Y si uno esculca en las capas sociales de Colombia, se va a encontrar, con seguridad, con un aumento de la violencia dentro de las casas, con una ausencia de computadores y conectividad que les permitan a quienes más lo necesitan siquiera tomar clases virtuales y con unos niños que, antes, por lo menos recibían un plato de comida al día gracias a su asistencia a una escuela y ahora ni eso tienen porque todos los planteles educativos están cerrados.

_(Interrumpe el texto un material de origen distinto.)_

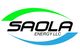 Saola Energy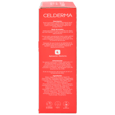 Celderma Sérum Retinol 30 ml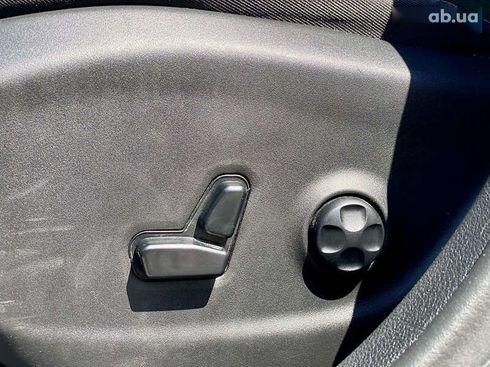 Jeep Cherokee 2020 - фото 25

¿Y qué dicen los maestros? Muchos de ellos son conscientes de la gravedad de lo que está ocurriendo y se enfocan, por ejemplo, en una pretensión razonable como que en la escala de priorización de la aplicación de la vacuna puedan estar más arriba para volver con más seguridad a su importante oficio. Sin embargo, otros sindicalizados lo único que esperan es poder organizar la siguiente marcha para sabotear cualquier plan, por más meticuloso y ajustado a los estándares institucionales que sea. Lo importante es fregar al Gobierno y pedir un nuevo aumento sin dejarse calificar.

No puede ser que en varios departamentos de la costa Atlántica o la costa Pacífica donde se cumplen las condiciones de ocupación de UCI, la tasa de prevalencia y la densidad poblacional para que se inicie ya el modelo de alternancia y donde se han hecho exitosos pilotos en los que la felicidad de los niños de volver habla por sí sola, sean los adultos los que, con explicaciones obtusas, se opongan a que esta posibilidad se concrete. Por eso me pregunto: ¿quién, de verdad, está pensando en nuestros niños?